Meg wrinkled her nose. She looked over at her husband’s environment-suited form. “Husband, dear? Do you know what’s the very first thing you’re going to do after this is settled?
Chris answered in a hopeful voice, “Lay below to our cabin together?”
“Maybe that’s second.” A quiet chuckle reminded them that Uncle Onslow was also on the net. “No, dear, the very first thing you’re doing is changing out the filter on this suit. The stench in here is worse than a Mongolian slit trench.”

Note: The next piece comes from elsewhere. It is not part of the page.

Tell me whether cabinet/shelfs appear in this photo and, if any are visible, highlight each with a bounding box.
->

Chris’ voice was innocent, “Uh, dear, how would you know to make that comparison?”
“Just do it, Mister,” she said in her command voice.
“Aye, aye, ma’am.”
Onslow’s voice cut across, “Chris, stand by.”
Meg began to count to herself. She reached 23 when Onslow said, “Now!”
The Tau Ceti Maru spun on her short axis, putting herself broadside to her pursuer. The chief engineer tapped the plate on his seat arm once.
Chris, startled, cried, “We’re beginning to revolve to starboard more.”
Uncle Onslow’s voice was reassuring. “It be okay, lad. Just put us back into position.”
Meg spoke up, “What now?”
“Wait for it, and watch the plot.”
As they watched, a blue glob appeared next to the blue dot at the center of the plotting board representing the tanker. It seemed to slowly move back towards the pirate’s red dot. The red dot moved into the glob and out the other side.
“What’s that?” Meg’s voice was strained.
“Five thousand tons of glass-grade silicon. I purged bunker six. That be why we started to revolve again. Reaction to the sand squirtin’ out the purge valve.” He gave a gusty sigh. “Okay, try to raise the Revenge , if ye please.”
Chris called, “Dog Star Revenge, Dog Star Revenge, do you copy?” His only answer was the whispers of interstellar space. He began again, “Dog Star Revenge, Dog Star—“
“Leave it, lad,” Uncle Onslow interrupted him. “They’ll nay answer.”
Meg asked, “Why?”
“Turn the optical telescope aft.” Onslow’s voice was tired.
Husband and wife gasped. A wreck pursued them. The forward section, probably the bridge, was slagged. There was no sign of either sensor or communication arrays. Fiberglass shreds showed where reaction mass tanks once encircled the hull. No blue-white plume of reaction showed from the drives.
After a moment of stunned silence, Chris asked, “What happened to them?”
Onslow rubbed his face and slumped in the supercargo’s seat. “Are ye familiar with a sandblaster, Lad?”
“Yeah, sure.” Chris looked at the old man curiously.
The chief engineer’s voice was musing as he continued. “Well, if ye was to increase the velocity of the sand hittin’ a piece of something it would stands to reason it’d take off more material, right?”
The other looked down at his unconsciously clenched hands. “Think about the effect of a cloud of sand hittin’ at the speed the Revenge was doin’—what, about one-tenth light?” He shook his head and whispered almost to himself, “Nay a pretty picture.”
“Should we attempt rescue?” someone asked in a hushed voice.
There was a long pause, then Onslow answered, “Nay. We’ve not enough reaction mass to catch her and match orbits—beggin’ yer pardon, captain.”
Meg broke the silence. “Where are they headed?”
Chris referred to his navigation array. “Alnitak. In Orion’s belt. They’ll reach there in—“
Uncle Onslow cut him off. “There be nay need, lad.”